SELECTION.
··········

In power generation forecasting, the important thing is not to make losses appear small, but to ensure that losses are set realistically. If a site with shading shows almost no shading losses, the input for shade conditions may be insufficient. If the wiring distance is long yet wiring losses are extremely small, you need to check the wiring condition settings. Likewise, if the installation tends to get hot but temperature losses are too small, the assumptions should be reviewed.

On the other hand, it is a misconception to immediately conclude that the design is poor just because the losses are large. Some losses are difficult to avoid due to site conditions. In mountainous areas or locations surrounded by structures, a certain amount of shading loss may be unavoidable. In high-temperature regions, output reductions due to temperature are more likely to occur. What is important is not just looking at the size of the losses, but determining why those losses are occurring, whether they can be improved, and whether they should be accepted within the business plan.

The loss diagram in PVSyst is not a tool for making the energy yield look higher, but a tool for explaining the causes of reduced energy production. If there are items with large losses, they become candidates for design improvement. If shading losses are large, you can consider reviewing the layout or the installation area. If wiring losses are large, you can examine wiring routes and equipment placement. If temperature losses are large, it is meaningful to check the mounting method and ventilation conditions. In practice, it is important not to hide losses but to understand them and use that understanding to inform design decisions.

The first step to using PVSyst correctly is to shift from the simplistic view that smaller losses are always better to the view that losses should be checked to verify whether they are reasonable outcomes of the site and design conditions.

··········

SOURCE MATERIAL.
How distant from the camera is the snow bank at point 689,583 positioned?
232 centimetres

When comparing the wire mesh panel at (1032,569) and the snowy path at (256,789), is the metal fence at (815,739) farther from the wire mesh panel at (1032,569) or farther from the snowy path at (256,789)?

··········

AIM. Reproduce the passage on loss evaluation in PVSyst word for word. You will not need the lines to complete this work.

RESULT.
In power generation forecasting, the important thing is not to make losses appear small, but to ensure that losses are set realistically. If a site with shading shows almost no shading losses, the input for shade conditions may be insufficient. If the wiring distance is long yet wiring losses are extremely small, you need to check the wiring condition settings. Likewise, if the installation tends to get hot but temperature losses are too small, the assumptions should be reviewed.

On the other hand, it is a misconception to immediately conclude that the design is poor just because the losses are large. Some losses are difficult to avoid due to site conditions. In mountainous areas or locations surrounded by structures, a certain amount of shading loss may be unavoidable. In high-temperature regions, output reductions due to temperature are more likely to occur. What is important is not just looking at the size of the losses, but determining why those losses are occurring, whether they can be improved, and whether they should be accepted within the business plan.

The loss diagram in PVSyst is not a tool for making the energy yield look higher, but a tool for explaining the causes of reduced energy production. If there are items with large losses, they become candidates for design improvement. If shading losses are large, you can consider reviewing the layout or the installation area. If wiring losses are large, you can examine wiring routes and equipment placement. If temperature losses are large, it is meaningful to check the mounting method and ventilation conditions. In practice, it is important not to hide losses but to understand them and use that understanding to inform design decisions.

The first step to using PVSyst correctly is to shift from the simplistic view that smaller losses are always better to the view that losses should be checked to verify whether they are reasonable outcomes of the site and design conditions.